Ganz allgemein, wenn man philosophieren will, muss man halbwegs definieren, worüber man philosophiert, bzw. was man mit einem Begriff meint.
Sitara hat geschrieben:Man sagt ja, dein Pferd ist der Spiegel deiner Seele, bzw. Pferde sind unsere Lehrmeister.
Außerdem habe ich die Erfahrung gemacht, daß man sich bei der Jungpferdeausbildung (und generell im Umgang mit Pferden), Respekt und Vertrauen erst mit wachsender eigener Lebenserfahrung und Reife erwirbt.
(...)
Also beispielsweise "Respekt" und "Vertrauen" sind schon allein auf Menschen bezogen komplizierte Begriffe, da müsste man z.B. mal definieren, ob man damit beim Pferd einfach ein bestimmtes Verhalten bezeichnet (läuft meist auf "Pferd verhält sich so, wie Mensch sich das wünscht" hinaus), es sich also sozusagen um eine reitersprachliche Konvention handelt, oder ob man annimmt, dass das Pferd entsprechend einem Menschen "Wertschätzung, Aufmerksamkeit und Ehrerbietung" gegenüber seinem Reiter empfindet und von dessen "Redlichkeit überzeugt" ist.
https://de.wikipedia.org/wiki/Respekt
https://de.wikipedia.org/wiki/Vertrauen
Noch zur Erfahrung: Lebenserfahrung ebenso wie langjährige Erfahrung mit Pferden erweitert unser Repertoire an möglichen Verhaltensweisen etwa jungen Pferden gegenüber, wir können auch besser wahrnehmen, was im Pferd vorgeht und daher besser auf sein Verhalten reagieren.

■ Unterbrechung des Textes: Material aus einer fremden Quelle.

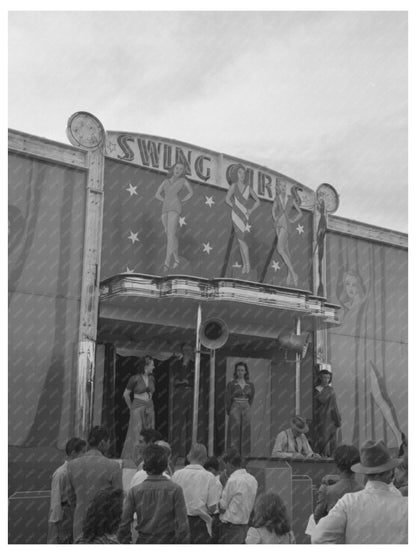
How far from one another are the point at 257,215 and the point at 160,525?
1146 centimetres

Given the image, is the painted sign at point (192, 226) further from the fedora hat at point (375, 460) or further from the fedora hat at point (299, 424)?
the fedora hat at point (375, 460)

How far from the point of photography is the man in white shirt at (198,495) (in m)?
7.00

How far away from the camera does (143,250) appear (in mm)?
14586

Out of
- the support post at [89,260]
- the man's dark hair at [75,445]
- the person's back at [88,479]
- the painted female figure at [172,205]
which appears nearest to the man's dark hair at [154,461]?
the person's back at [88,479]

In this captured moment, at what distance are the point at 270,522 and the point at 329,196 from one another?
13.6 metres

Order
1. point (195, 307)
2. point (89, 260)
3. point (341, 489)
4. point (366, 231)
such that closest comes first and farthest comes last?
point (341, 489) < point (89, 260) < point (195, 307) < point (366, 231)

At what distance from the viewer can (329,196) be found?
1781 centimetres

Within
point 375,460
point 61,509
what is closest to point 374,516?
point 375,460

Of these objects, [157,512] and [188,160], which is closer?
[157,512]

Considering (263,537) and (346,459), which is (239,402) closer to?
(346,459)

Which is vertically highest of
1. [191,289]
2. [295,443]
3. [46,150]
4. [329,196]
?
[329,196]

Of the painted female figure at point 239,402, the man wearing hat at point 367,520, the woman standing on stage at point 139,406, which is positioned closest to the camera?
the man wearing hat at point 367,520

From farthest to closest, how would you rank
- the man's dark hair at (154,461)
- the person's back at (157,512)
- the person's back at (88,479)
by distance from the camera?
the person's back at (88,479) → the man's dark hair at (154,461) → the person's back at (157,512)

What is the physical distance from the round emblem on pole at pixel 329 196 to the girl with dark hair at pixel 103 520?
1381cm
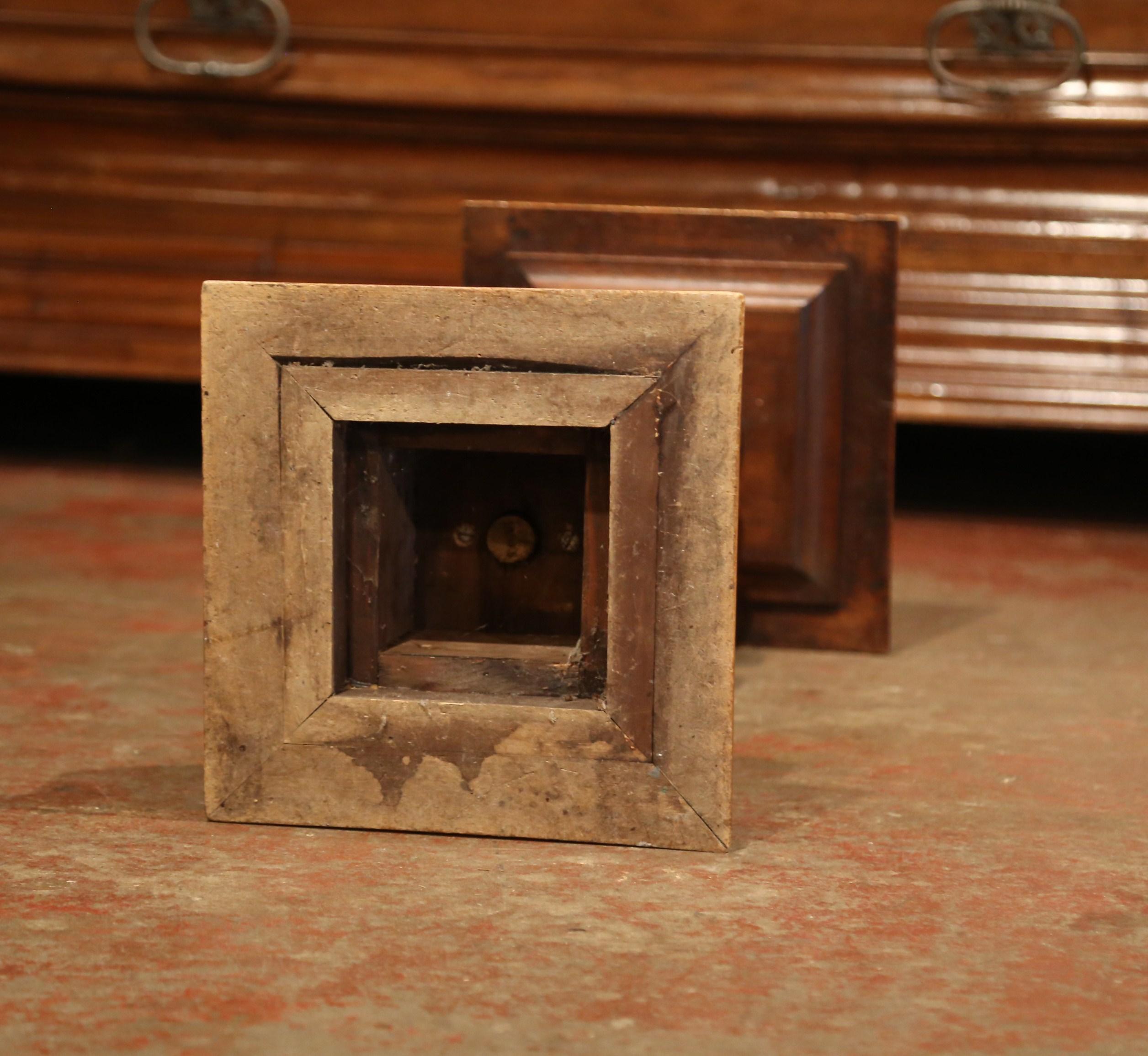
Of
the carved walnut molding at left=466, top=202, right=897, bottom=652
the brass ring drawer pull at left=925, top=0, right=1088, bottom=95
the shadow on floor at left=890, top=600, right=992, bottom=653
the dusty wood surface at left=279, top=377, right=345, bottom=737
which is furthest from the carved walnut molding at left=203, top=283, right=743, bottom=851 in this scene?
the brass ring drawer pull at left=925, top=0, right=1088, bottom=95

Zumindest sollte es so sein, ich habe durchaus schon Reiter beobachtet, die gewissermassen auf einem bestimmten Niveau steckengeblieben sind, und immer wieder die selben Fehler wiederholen.
Sitara hat geschrieben:Ich glaube, daß das Pferd dir erst dann folgt, wenn Du dir selbst vertraust. Es merkt ja auch schnell, wenn Du Angst hast, unsicher bist. Leuchtet mir ein und habe ich bei meiner jungen Stute gemerkt: Vermittle ihr, daß sie das kann (z.b. Ihren Fluchtinstinkt überwinden und an gruseligen Dingen vorbeigehen) und sie wird es (früher oder später) auch tun. Lobe sie dafür und Du merkst, daß sie daran wächst und Selbstvertrauen gewinnt.
Ein Verhaltensforscher würde hier nüchterner von Gewöhnung, Desensibilisierung, positiver Verstärkung und dergleichen sprechen.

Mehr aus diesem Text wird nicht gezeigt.